■ **ACTIVITY**
Give back the entries below verbatim.

== INPUT ==

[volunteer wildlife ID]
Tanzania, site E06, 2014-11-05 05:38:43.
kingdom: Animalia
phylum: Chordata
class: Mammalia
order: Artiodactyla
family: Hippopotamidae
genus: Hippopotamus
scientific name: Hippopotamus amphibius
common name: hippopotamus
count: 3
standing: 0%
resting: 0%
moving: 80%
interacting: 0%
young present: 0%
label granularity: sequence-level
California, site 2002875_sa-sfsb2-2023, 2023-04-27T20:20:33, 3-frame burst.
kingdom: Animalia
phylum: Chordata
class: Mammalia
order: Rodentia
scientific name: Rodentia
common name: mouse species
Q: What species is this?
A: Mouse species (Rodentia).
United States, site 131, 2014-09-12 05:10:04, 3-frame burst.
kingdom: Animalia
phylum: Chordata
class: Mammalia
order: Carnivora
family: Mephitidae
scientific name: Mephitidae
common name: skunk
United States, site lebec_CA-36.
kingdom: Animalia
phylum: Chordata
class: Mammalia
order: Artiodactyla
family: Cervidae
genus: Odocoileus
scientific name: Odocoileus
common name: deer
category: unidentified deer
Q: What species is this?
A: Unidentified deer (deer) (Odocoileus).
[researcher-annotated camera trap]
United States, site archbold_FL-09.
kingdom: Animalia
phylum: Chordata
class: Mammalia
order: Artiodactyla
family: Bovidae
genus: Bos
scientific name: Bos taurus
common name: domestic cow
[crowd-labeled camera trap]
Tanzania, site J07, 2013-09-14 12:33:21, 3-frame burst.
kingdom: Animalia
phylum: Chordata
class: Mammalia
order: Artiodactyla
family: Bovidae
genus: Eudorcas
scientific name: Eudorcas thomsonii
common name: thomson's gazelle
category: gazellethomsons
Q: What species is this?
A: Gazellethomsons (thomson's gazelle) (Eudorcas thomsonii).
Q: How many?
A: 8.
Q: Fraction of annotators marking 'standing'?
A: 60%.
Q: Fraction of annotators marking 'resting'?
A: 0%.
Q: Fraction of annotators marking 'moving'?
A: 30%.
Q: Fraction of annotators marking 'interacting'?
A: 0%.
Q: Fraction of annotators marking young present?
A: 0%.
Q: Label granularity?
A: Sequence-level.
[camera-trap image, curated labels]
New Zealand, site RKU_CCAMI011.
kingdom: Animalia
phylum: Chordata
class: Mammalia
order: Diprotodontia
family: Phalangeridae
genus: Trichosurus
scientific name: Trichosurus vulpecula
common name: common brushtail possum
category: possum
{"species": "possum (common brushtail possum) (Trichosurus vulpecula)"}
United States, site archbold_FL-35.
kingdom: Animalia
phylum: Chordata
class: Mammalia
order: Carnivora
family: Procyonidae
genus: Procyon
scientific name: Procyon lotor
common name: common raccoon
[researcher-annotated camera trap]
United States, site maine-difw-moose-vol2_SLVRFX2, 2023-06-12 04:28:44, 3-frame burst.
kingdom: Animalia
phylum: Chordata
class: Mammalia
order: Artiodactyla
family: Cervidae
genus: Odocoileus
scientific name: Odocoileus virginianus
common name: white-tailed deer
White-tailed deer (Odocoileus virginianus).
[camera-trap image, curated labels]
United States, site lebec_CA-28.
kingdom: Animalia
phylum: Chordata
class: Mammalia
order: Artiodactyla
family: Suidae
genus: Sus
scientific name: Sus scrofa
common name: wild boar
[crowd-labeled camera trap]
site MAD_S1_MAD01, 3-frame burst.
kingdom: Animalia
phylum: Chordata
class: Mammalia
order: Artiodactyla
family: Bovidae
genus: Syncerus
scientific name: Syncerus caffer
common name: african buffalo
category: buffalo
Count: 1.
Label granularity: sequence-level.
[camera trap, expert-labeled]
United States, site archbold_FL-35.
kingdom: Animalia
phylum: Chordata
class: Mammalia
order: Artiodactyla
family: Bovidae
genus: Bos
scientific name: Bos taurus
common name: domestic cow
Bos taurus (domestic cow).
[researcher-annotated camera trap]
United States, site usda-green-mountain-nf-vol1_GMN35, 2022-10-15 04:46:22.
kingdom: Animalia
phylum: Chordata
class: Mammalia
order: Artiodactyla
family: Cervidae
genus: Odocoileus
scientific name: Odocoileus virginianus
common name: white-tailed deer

===

■ **ANSWER TO THIS PROBLEM**
[volunteer wildlife ID]
Tanzania, site E06, 2014-11-05 05:38:43.
kingdom: Animalia
phylum: Chordata
class: Mammalia
order: Artiodactyla
family: Hippopotamidae
genus: Hippopotamus
scientific name: Hippopotamus amphibius
common name: hippopotamus
count: 3
standing: 0%
resting: 0%
moving: 80%
interacting: 0%
young present: 0%
label granularity: sequence-level
California, site 2002875_sa-sfsb2-2023, 2023-04-27T20:20:33, 3-frame burst.
kingdom: Animalia
phylum: Chordata
class: Mammalia
order: Rodentia
scientific name: Rodentia
common name: mouse species
Q: What species is this?
A: Mouse species (Rodentia).
United States, site 131, 2014-09-12 05:10:04, 3-frame burst.
kingdom: Animalia
phylum: Chordata
class: Mammalia
order: Carnivora
family: Mephitidae
scientific name: Mephitidae
common name: skunk
United States, site lebec_CA-36.
kingdom: Animalia
phylum: Chordata
class: Mammalia
order: Artiodactyla
family: Cervidae
genus: Odocoileus
scientific name: Odocoileus
common name: deer
category: unidentified deer
Q: What species is this?
A: Unidentified deer (deer) (Odocoileus).
[researcher-annotated camera trap]
United States, site archbold_FL-09.
kingdom: Animalia
phylum: Chordata
class: Mammalia
order: Artiodactyla
family: Bovidae
genus: Bos
scientific name: Bos taurus
common name: domestic cow
[crowd-labeled camera trap]
Tanzania, site J07, 2013-09-14 12:33:21, 3-frame burst.
kingdom: Animalia
phylum: Chordata
class: Mammalia
order: Artiodactyla
family: Bovidae
genus: Eudorcas
scientific name: Eudorcas thomsonii
common name: thomson's gazelle
category: gazellethomsons
Q: What species is this?
A: Gazellethomsons (thomson's gazelle) (Eudorcas thomsonii).
Q: How many?
A: 8.
Q: Fraction of annotators marking 'standing'?
A: 60%.
Q: Fraction of annotators marking 'resting'?
A: 0%.
Q: Fraction of annotators marking 'moving'?
A: 30%.
Q: Fraction of annotators marking 'interacting'?
A: 0%.
Q: Fraction of annotators marking young present?
A: 0%.
Q: Label granularity?
A: Sequence-level.
[camera-trap image, curated labels]
New Zealand, site RKU_CCAMI011.
kingdom: Animalia
phylum: Chordata
class: Mammalia
order: Diprotodontia
family: Phalangeridae
genus: Trichosurus
scientific name: Trichosurus vulpecula
common name: common brushtail possum
category: possum
{"species": "possum (common brushtail possum) (Trichosurus vulpecula)"}
United States, site archbold_FL-35.
kingdom: Animalia
phylum: Chordata
class: Mammalia
order: Carnivora
family: Procyonidae
genus: Procyon
scientific name: Procyon lotor
common name: common raccoon
[researcher-annotated camera trap]
United States, site maine-difw-moose-vol2_SLVRFX2, 2023-06-12 04:28:44, 3-frame burst.
kingdom: Animalia
phylum: Chordata
class: Mammalia
order: Artiodactyla
family: Cervidae
genus: Odocoileus
scientific name: Odocoileus virginianus
common name: white-tailed deer
White-tailed deer (Odocoileus virginianus).
[camera-trap image, curated labels]
United States, site lebec_CA-28.
kingdom: Animalia
phylum: Chordata
class: Mammalia
order: Artiodactyla
family: Suidae
genus: Sus
scientific name: Sus scrofa
common name: wild boar
[crowd-labeled camera trap]
site MAD_S1_MAD01, 3-frame burst.
kingdom: Animalia
phylum: Chordata
class: Mammalia
order: Artiodactyla
family: Bovidae
genus: Syncerus
scientific name: Syncerus caffer
common name: african buffalo
category: buffalo
Count: 1.
Label granularity: sequence-level.
[camera trap, expert-labeled]
United States, site archbold_FL-35.
kingdom: Animalia
phylum: Chordata
class: Mammalia
order: Artiodactyla
family: Bovidae
genus: Bos
scientific name: Bos taurus
common name: domestic cow
Bos taurus (domestic cow).
[researcher-annotated camera trap]
United States, site usda-green-mountain-nf-vol1_GMN35, 2022-10-15 04:46:22.
kingdom: Animalia
phylum: Chordata
class: Mammalia
order: Artiodactyla
family: Cervidae
genus: Odocoileus
scientific name: Odocoileus virginianus
common name: white-tailed deer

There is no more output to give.